• _Text_
══════════════════════════════

A friend noted that it seems like the obsolescence of some things (like how tablets and phones that stop getting security updates after only a few years) are correlated to their negative environmental impact.

Take for example a knife. If you take care of it, it can last for years. I have used the same kitchen knife daily since 1996 and I got it used then so I have no idea how old it is. It was my grandmothers. I take care of it and keep it sharp.

It’s not a special brand name knife either.

So, not particularly obsolescence-prone, while on the other hand, while I’m not saying the environmental impact of wood and metal is zero, it’s way less than that of a tablet full of glue and rare minerals and solder and plastic cables.

This is due to the interplay of a couple of market capitalism’s bugs.

As I’ve noted before, the market is clueless about both value and costs.

It’s expensive to design a tablet while making one is, uh, it would also pretty expensive if it weren’t for the huge discounts created by unaccounted-for externalities and race-to-the-bottom exploitation, but because of those things, it’s pretty cheap.

══════════════════════════════

• _Extracted material_
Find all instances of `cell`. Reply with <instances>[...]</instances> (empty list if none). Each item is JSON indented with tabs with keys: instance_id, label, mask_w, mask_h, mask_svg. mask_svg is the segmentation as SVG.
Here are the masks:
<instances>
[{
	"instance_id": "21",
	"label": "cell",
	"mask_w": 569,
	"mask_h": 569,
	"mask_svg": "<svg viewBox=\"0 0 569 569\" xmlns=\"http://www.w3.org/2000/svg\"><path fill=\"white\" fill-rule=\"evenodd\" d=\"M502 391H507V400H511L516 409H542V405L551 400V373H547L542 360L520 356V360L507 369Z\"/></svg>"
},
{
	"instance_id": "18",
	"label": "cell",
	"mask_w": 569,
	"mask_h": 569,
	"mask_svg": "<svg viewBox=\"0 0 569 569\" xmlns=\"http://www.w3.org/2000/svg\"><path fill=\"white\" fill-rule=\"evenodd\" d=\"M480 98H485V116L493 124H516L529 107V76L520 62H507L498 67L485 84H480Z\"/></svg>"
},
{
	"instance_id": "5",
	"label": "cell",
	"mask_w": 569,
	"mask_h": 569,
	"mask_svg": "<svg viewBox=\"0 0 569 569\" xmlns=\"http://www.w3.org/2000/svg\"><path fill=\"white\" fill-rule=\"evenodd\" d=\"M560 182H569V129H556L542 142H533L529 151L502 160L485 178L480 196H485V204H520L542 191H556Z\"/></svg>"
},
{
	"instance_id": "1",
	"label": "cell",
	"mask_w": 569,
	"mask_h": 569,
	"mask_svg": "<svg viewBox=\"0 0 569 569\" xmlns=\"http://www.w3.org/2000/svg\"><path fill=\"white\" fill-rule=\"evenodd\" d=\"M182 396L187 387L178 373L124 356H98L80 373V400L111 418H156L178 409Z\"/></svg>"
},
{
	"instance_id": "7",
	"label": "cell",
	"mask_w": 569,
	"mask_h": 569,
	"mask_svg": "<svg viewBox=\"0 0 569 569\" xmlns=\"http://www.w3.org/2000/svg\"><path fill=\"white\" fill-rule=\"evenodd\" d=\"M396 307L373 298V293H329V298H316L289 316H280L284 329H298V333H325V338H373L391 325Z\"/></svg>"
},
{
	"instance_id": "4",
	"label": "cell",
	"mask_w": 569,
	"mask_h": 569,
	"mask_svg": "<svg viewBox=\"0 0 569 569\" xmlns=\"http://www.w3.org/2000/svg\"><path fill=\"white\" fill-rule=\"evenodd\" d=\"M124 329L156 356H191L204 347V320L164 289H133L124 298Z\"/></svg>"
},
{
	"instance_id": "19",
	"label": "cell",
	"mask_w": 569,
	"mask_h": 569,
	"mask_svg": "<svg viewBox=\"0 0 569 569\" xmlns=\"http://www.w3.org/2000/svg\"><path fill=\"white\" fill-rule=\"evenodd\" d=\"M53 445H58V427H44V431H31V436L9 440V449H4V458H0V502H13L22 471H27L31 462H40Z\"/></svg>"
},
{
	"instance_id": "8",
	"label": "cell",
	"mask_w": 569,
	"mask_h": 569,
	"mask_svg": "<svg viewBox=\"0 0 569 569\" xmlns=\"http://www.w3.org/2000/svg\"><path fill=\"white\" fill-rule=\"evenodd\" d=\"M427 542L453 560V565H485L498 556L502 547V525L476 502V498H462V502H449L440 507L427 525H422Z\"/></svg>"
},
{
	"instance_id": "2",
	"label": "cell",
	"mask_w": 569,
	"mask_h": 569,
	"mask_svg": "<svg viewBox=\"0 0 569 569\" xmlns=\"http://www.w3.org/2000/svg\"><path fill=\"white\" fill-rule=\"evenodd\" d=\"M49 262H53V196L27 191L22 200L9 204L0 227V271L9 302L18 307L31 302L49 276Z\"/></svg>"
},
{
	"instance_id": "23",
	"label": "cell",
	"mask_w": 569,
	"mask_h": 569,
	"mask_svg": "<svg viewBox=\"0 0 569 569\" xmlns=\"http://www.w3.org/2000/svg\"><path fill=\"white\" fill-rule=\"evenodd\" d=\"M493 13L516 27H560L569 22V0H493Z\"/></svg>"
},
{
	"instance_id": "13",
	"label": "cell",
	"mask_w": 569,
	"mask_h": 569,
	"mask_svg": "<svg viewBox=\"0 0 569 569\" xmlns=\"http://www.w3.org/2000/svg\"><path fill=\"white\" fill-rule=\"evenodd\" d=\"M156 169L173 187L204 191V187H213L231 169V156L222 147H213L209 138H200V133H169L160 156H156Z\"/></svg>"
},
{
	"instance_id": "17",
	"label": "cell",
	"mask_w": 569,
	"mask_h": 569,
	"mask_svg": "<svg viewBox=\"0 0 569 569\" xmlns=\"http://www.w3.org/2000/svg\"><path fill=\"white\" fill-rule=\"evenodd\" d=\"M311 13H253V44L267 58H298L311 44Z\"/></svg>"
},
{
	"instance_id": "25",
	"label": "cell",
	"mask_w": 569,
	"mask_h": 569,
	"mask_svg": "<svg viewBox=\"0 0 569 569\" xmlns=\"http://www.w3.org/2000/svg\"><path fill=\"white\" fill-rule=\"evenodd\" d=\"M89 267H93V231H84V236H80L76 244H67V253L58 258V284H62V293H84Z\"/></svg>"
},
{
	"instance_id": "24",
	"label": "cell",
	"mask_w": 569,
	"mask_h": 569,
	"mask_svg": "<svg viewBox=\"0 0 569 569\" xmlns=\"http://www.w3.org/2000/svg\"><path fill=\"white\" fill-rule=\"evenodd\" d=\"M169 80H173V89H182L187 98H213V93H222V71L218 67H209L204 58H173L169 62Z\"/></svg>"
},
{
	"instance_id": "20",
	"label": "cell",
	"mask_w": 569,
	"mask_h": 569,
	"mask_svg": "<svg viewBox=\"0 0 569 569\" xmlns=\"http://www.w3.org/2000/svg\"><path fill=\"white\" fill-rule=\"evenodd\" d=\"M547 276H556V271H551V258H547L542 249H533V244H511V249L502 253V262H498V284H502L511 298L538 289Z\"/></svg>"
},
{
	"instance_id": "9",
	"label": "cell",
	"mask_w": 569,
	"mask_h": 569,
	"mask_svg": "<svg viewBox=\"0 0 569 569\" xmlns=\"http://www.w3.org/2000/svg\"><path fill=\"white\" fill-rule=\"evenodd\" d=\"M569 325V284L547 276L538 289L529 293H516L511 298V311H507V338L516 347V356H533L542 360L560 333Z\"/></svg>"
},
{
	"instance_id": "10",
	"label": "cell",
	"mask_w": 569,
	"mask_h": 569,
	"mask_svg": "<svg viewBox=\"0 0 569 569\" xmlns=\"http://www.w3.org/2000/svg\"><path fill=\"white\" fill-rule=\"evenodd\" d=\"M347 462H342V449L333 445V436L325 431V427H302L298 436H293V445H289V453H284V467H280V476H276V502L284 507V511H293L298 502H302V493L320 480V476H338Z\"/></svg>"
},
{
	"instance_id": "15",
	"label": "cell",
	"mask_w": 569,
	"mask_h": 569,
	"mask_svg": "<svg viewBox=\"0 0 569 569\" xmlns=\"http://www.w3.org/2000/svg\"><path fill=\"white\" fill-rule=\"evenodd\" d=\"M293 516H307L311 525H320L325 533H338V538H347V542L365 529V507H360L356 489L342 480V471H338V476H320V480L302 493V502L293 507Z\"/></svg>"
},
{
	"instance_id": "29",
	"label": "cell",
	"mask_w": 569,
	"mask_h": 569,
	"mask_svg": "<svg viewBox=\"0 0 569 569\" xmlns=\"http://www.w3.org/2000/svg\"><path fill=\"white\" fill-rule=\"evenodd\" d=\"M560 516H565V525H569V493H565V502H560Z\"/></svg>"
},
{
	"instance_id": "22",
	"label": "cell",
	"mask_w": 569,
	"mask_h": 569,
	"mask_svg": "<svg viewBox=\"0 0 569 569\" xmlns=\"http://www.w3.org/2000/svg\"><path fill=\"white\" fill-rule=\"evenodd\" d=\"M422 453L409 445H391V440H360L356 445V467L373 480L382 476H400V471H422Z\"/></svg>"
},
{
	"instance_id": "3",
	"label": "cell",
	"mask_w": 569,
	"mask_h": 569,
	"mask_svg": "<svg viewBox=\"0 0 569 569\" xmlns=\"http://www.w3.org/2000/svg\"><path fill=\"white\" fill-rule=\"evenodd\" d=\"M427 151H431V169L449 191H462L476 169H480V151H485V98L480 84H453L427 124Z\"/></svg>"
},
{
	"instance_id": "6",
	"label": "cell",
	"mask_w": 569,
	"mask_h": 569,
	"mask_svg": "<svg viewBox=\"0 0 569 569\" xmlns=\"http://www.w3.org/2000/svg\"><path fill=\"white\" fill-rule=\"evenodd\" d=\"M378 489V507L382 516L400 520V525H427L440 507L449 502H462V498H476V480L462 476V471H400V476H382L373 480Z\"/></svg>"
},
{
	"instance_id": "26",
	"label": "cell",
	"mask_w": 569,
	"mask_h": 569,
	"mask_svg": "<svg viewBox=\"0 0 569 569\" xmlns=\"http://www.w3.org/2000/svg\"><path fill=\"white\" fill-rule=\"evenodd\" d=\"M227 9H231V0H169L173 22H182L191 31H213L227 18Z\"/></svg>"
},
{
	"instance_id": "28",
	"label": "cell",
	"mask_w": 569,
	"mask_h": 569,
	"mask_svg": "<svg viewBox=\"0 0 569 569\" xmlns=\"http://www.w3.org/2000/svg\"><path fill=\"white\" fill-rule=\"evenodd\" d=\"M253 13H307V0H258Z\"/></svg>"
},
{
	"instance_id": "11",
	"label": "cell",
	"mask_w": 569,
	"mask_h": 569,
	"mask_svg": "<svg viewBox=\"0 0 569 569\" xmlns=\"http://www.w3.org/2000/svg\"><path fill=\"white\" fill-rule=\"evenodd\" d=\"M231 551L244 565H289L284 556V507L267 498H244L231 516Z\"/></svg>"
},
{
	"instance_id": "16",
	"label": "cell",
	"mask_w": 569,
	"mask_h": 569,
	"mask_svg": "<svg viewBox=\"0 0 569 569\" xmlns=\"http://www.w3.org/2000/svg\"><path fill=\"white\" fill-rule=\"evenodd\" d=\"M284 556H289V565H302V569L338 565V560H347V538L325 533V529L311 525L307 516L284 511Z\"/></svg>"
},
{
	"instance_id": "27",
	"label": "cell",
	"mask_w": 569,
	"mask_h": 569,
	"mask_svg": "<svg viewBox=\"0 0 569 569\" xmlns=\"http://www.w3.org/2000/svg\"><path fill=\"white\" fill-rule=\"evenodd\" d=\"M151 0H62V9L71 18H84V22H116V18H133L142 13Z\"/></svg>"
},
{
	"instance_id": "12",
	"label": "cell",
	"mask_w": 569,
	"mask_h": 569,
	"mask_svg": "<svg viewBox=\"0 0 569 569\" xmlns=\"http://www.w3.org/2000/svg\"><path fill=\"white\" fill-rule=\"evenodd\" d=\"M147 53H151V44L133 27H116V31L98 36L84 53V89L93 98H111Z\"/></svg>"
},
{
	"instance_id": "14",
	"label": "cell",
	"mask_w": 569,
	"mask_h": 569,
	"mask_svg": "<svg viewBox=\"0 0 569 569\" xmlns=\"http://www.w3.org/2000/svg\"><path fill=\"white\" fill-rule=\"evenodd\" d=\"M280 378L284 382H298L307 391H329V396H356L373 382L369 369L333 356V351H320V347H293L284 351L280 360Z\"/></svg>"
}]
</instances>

══════════════════════════════

• _Task objective_
Continue the piece on obsolescence and environmental impact, picking up after its last sentence. The data is not needed for this.

• _Written answer_
Whenever we have a “expensive to make, cheap to copy” situation, market pressures are gonna work against it. One of the ways the owner class mitigates those market pressures is through pushing for artificial scarcity, through things like “patents” and “copyright”, but also through obsolescence.

This isn’t necessarily through mustache-twirling deliberation. It’s just that products that last longer create less scarcity. Now, too much obsolescence drives down demand—no-one wants a kitchen blender that breaks after less than one week—but evolution is a hell of a drug so market forces create a sweet spot of obsolescence.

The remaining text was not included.